Intervention de Emmanuelle Ménard

Séance en hémicycle du mercredi 12 décembre 2018 à 15h00
Sécurisation de l'exercice des praticiens diplômés hors union européenne — Discussion générale

Photo issue du site de l'Assemblée nationale ou de WikipediaEmmanuelle Ménard :

Nous abordons ici la question des praticiens diplômés hors Union européenne. C'est une vraie question ou plutôt un vrai tabou auquel jamais personne n'a voulu faire face. À compter du 1er janvier 2019, plusieurs centaines de médecins titulaires de diplômes hors Union européenne présents dans nos hôpitaux ne rempliront plus les conditions légales pour poursuivre leur activité. Il était donc urgent d'agir.
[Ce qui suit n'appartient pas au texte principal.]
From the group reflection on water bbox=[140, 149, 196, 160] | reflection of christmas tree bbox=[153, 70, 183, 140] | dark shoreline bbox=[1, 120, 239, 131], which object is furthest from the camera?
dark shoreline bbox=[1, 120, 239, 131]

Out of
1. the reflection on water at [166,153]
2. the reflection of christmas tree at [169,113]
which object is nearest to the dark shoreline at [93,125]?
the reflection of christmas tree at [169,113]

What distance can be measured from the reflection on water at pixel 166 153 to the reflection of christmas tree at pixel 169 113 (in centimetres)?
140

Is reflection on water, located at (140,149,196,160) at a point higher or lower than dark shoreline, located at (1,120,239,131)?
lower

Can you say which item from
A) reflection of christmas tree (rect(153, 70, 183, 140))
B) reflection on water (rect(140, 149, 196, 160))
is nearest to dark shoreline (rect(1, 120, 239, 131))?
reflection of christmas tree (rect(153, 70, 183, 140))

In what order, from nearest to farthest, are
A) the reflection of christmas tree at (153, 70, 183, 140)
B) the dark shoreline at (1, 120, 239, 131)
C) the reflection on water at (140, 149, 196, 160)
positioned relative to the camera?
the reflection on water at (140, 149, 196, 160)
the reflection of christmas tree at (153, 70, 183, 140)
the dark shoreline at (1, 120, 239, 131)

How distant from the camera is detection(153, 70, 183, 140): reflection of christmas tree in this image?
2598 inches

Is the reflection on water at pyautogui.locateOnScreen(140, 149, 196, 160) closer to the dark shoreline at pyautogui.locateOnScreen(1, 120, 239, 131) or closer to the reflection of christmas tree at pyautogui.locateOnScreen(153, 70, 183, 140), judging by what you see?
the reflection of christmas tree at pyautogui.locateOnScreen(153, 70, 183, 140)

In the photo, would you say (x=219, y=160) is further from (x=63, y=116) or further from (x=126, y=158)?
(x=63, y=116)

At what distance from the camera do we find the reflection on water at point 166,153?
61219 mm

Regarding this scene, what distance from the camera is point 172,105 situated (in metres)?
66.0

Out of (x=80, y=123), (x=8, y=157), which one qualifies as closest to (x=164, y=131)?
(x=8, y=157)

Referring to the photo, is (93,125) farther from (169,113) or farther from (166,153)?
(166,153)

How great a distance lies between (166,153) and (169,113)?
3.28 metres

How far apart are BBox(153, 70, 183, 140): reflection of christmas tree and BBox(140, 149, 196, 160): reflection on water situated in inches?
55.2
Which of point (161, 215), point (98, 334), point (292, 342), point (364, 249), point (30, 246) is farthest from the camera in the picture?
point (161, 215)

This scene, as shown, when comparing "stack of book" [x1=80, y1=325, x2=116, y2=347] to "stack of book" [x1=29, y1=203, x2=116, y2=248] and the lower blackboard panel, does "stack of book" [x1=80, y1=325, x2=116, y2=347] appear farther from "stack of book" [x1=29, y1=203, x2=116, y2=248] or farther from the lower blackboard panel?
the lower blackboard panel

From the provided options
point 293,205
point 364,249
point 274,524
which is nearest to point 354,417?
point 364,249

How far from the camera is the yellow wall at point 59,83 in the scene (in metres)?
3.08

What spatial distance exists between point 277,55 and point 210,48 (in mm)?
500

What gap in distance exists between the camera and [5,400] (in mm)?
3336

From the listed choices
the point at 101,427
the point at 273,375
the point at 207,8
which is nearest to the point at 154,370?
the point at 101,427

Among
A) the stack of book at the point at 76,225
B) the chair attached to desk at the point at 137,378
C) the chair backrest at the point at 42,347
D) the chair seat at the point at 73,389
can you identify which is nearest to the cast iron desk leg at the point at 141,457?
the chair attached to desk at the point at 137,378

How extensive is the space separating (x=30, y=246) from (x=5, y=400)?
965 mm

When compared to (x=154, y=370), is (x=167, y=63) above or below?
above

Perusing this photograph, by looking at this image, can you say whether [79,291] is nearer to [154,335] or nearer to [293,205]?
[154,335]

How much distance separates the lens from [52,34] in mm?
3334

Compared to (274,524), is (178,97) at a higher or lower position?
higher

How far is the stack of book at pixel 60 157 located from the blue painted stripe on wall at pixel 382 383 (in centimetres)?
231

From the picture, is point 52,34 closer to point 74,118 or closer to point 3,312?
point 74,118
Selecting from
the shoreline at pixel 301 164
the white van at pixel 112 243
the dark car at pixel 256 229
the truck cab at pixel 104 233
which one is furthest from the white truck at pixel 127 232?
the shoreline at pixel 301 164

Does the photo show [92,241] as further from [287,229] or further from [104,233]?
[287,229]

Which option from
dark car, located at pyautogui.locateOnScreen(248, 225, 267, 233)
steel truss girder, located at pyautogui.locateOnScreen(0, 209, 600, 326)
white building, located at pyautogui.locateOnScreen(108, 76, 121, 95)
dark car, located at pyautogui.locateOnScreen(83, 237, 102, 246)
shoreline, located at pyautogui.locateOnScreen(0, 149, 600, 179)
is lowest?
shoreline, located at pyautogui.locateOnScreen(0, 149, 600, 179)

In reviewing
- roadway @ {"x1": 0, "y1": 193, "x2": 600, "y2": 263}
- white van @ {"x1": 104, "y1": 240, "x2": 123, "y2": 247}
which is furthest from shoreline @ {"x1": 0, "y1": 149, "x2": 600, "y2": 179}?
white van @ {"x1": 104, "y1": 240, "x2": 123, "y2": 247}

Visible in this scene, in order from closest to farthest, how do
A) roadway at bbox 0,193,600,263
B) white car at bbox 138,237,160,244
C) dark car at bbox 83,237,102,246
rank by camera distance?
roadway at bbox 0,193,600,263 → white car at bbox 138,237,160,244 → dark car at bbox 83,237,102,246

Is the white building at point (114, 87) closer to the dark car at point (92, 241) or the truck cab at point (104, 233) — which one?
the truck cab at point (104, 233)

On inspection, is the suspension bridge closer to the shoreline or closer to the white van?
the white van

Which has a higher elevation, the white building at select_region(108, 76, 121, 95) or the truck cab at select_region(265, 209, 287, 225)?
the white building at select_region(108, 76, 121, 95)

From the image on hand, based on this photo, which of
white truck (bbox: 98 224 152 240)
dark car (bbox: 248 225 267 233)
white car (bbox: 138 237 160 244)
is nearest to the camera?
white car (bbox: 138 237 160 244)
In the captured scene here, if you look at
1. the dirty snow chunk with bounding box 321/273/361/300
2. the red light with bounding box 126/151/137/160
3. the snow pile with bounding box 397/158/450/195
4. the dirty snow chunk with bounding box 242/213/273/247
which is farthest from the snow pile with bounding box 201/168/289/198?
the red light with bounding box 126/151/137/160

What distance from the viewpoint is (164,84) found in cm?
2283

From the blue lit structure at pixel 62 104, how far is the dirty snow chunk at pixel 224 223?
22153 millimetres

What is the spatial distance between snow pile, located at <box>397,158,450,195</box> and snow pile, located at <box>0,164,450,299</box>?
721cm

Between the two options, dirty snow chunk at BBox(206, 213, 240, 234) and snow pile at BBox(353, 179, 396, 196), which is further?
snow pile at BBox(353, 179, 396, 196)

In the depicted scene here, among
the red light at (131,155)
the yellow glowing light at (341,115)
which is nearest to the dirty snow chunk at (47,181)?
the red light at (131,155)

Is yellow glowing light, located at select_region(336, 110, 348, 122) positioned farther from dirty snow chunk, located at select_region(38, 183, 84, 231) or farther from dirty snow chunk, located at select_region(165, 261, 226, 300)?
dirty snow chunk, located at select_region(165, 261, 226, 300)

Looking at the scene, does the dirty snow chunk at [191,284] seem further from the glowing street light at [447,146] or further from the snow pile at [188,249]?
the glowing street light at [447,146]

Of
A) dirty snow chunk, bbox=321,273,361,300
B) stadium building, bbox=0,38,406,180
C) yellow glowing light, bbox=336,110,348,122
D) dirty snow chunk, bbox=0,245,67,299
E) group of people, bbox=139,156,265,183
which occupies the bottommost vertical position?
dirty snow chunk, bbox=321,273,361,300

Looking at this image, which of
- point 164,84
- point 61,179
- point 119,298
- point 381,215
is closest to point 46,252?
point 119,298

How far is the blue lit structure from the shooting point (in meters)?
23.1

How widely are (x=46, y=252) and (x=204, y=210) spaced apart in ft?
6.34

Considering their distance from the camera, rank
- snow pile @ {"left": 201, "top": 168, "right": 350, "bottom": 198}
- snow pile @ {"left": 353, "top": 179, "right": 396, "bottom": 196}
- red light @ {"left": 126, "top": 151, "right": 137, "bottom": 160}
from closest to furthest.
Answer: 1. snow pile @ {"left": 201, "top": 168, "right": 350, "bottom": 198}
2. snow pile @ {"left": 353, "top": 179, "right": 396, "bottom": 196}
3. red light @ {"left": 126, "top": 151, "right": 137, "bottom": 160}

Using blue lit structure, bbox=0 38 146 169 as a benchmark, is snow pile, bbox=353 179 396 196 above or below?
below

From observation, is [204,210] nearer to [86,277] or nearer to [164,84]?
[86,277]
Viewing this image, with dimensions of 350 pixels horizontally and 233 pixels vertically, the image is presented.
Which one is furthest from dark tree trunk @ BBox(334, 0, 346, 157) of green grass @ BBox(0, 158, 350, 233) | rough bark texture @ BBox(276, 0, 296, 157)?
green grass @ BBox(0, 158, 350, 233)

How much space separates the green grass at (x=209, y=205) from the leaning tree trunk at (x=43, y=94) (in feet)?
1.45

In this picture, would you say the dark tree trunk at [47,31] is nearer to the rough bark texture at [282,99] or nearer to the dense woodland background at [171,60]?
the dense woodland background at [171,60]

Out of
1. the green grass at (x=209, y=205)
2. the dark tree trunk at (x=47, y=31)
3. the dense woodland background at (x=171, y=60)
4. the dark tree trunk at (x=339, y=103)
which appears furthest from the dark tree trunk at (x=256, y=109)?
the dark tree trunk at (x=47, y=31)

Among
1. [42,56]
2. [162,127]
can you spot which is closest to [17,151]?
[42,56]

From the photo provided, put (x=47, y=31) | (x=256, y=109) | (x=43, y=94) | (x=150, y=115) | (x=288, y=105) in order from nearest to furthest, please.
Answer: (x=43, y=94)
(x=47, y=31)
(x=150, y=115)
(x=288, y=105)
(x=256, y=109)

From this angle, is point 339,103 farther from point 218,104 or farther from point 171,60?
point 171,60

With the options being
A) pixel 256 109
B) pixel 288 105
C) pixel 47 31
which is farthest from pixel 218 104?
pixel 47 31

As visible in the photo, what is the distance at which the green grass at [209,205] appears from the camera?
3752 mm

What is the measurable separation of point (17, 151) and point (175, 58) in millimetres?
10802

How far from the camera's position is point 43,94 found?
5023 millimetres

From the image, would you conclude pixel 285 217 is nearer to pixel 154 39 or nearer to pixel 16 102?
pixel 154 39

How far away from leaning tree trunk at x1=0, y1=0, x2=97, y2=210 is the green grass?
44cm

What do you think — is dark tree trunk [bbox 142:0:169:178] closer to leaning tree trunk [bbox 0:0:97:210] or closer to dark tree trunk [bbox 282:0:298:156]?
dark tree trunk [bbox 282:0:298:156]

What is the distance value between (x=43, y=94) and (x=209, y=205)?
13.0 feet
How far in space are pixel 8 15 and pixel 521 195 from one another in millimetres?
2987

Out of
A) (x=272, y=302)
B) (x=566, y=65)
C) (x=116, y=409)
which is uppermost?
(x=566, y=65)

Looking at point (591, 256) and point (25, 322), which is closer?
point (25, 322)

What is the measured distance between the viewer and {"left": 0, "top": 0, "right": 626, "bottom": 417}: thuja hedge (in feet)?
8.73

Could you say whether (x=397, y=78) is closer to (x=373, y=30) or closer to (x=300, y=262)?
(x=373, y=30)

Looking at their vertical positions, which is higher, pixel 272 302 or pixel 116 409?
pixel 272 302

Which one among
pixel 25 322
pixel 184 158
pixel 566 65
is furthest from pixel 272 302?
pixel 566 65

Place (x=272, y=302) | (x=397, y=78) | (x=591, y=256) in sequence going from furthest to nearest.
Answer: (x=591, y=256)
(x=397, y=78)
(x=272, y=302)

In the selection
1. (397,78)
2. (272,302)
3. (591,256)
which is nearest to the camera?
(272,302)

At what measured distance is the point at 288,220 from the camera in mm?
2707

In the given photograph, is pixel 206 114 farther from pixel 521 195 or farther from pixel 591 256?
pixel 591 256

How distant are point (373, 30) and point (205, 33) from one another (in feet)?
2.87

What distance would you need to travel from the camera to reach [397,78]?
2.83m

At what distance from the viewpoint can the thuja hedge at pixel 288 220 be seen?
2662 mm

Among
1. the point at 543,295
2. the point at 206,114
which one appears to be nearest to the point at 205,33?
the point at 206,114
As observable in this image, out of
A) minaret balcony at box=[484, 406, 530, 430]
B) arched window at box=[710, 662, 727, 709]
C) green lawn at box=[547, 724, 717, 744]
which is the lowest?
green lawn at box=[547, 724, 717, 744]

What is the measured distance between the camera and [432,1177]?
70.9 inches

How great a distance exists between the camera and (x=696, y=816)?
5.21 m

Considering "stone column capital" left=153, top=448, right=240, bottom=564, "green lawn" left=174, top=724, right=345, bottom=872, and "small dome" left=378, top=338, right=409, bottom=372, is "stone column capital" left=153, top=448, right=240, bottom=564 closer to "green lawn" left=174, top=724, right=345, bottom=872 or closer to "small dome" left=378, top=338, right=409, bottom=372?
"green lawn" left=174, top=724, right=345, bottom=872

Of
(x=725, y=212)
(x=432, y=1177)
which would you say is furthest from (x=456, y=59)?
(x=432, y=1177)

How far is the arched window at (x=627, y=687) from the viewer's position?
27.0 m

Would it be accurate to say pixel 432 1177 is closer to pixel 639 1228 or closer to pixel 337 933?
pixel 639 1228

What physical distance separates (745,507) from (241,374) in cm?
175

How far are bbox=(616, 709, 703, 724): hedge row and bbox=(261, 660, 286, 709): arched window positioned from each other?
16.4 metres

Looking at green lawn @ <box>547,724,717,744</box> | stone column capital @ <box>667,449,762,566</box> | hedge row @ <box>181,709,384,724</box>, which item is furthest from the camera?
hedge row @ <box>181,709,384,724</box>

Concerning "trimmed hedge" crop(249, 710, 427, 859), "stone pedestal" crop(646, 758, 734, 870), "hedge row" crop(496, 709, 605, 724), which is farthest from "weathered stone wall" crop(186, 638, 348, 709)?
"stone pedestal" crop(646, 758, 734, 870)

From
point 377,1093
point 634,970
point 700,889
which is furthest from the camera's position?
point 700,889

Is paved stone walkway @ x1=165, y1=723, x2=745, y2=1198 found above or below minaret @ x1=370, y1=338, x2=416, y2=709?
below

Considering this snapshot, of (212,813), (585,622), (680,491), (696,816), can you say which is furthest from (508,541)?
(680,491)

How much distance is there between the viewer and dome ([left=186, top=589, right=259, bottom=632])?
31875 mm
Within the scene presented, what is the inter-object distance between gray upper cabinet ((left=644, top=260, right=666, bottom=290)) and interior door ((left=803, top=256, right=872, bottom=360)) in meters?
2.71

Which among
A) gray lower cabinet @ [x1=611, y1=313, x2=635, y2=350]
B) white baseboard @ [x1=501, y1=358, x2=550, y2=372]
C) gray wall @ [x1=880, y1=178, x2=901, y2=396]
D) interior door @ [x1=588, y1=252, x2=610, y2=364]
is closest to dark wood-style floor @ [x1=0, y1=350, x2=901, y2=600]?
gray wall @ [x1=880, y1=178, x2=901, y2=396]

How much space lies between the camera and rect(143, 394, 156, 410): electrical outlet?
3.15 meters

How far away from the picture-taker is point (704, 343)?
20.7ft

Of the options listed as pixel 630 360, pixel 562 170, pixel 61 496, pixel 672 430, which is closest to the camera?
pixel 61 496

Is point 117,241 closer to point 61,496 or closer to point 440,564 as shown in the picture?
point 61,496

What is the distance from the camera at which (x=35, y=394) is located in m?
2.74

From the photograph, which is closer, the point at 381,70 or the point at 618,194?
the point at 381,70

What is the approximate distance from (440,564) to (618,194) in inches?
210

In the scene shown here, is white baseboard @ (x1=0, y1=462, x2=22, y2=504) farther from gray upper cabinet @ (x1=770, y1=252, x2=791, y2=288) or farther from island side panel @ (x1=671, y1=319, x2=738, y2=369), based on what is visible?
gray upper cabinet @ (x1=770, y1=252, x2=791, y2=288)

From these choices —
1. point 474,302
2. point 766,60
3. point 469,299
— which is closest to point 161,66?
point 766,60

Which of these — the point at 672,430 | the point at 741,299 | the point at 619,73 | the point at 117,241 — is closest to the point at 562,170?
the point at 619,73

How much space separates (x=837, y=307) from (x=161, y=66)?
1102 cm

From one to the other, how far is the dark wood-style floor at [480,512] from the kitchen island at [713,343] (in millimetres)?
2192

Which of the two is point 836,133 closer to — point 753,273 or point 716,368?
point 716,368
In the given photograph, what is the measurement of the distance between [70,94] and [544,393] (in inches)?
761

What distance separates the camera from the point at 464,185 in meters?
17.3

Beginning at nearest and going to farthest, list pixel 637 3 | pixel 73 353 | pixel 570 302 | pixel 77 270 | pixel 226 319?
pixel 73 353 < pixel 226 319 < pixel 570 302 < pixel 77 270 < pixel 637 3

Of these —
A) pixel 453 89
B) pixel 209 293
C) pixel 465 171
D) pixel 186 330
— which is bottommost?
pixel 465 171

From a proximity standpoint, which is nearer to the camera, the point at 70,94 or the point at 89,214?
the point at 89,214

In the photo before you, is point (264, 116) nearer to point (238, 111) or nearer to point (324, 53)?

En 2017, sur 290 974 médecins, la France comptait 26 805 titulaires d'un diplôme européen ou extra-européen, soit 11 % de la profession. En 2010, ils n'étaient encore que 14 000, soit 7 % de la profession. En 2020, le cap des 30 000 médecins venus d'ailleurs devrait être atteint. Pour répondre à la question des déserts médicaux, des hôpitaux publics en sous-effectifs, des médecins à la retraite à qui l'on demande de continuer de travailler, on nous vante tantôt un prétendu progrès avec une santé dématérialisée, distante et déshumanisée, tantôt le recours aux médecins étrangers, alors que, chacun le sait, ces praticiens se trouvent souvent dans une situation très précaire. Or, malgré tout, le présent texte ne réglera pas le problème de fond.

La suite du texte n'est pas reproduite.